The standard for household drains is ¼ inch of fall per foot of run (a 1:48 slope, about 2%). But there is a twist most people miss: bigger pipes want less slope, not more. Pipes 3 inches and up drop to ⅛ inch per foot (1:96, about 1%).
Slope by pipe size
| Pipe size | Minimum slope | As a ratio |
|---|---|---|
| 1¼ – 2½ in (32–65 mm) | ¼ in per foot | 1:48 (2.1%) |
| 3 – 6 in (75–150 mm) | ⅛ in per foot | 1:96 (1.0%) |
| 8 in and larger (200 mm+) | &frac1;16 in per foot | 1:192 (0.5%) |
Why not just make it steeper?
Drainage relies on the water carrying the solids along with it. Get the slope right and liquid and solids move together. Too little slope and the water sits, solids settle, and the pipe clogs.
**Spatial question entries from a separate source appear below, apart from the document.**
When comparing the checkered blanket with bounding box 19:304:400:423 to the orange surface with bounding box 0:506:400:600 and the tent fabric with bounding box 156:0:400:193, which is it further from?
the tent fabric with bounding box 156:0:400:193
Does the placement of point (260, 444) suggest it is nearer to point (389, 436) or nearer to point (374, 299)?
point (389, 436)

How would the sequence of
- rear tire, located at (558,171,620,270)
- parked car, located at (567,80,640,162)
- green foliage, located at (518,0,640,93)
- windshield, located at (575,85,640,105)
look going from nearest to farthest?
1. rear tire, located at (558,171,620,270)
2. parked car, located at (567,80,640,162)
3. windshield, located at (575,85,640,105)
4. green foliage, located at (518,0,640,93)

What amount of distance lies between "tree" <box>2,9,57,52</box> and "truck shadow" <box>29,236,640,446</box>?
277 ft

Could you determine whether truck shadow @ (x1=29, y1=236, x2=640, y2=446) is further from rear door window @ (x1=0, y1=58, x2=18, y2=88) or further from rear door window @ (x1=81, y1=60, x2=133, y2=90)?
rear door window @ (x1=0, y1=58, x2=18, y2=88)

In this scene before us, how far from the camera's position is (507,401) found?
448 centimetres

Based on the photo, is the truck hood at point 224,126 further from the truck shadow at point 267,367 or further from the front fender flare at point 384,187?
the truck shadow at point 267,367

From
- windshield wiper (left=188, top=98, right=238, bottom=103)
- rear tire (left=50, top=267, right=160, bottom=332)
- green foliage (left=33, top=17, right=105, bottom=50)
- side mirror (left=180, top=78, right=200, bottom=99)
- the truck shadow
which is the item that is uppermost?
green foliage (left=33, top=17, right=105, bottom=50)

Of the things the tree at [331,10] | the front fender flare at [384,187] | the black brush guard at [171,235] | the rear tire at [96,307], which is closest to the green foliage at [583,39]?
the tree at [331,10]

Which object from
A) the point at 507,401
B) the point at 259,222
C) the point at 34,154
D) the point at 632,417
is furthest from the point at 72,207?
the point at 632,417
Too much slope and the water races ahead and drains away from the solids, leaving them stranded to build up and block the line — the classic mistake on a DIY sewer run. There is a right band, and steeper is not safer.
Drain Slope Calculator
Enter the run length and pipe size — it gives the fall, gradient, percent and inches-per-foot.
Setting the fall on site
Fall is just slope × run. For a 20 ft branch at ¼ inch per foot, the outlet end sits 5 inches lower than the start (20 × ¼). Set it with a level and a marked block, or a laser, and check it before you backfill — a dip or a back-fall in a buried line is a call-back waiting to happen.
Working in metric?
Slopes are usually given as a ratio: 1:40 to 1:60 for waste pipes (40–50 mm), 1:80 or so for a 110 mm foul drain — the same idea that big pipes want a gentler grade. The calculator shows the fall in mm, the gradient as 1:X, and the percent, whichever your local code uses.
Check your local code
These are the common minimums, but plumbing codes vary and some jurisdictions set their own figures and maximums. Treat this as the starting point and confirm against the code that applies to your job.